- TASK GOAL -
Put every line of the material into a JSON list of strings, one string per line, and leave out any blank lines.

A portion of a data file
★ ★ ★ ★ ★ ★ ★

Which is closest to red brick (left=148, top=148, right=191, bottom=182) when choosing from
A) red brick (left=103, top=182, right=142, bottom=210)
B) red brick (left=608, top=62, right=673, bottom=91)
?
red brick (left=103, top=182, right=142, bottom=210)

★ ★ ★ ★ ★ ★ ★

- FULL OUTPUT -
[
  "Which is closest to red brick (left=148, top=148, right=191, bottom=182) when choosing from",
  "A) red brick (left=103, top=182, right=142, bottom=210)",
  "B) red brick (left=608, top=62, right=673, bottom=91)",
  "?",
  "red brick (left=103, top=182, right=142, bottom=210)"
]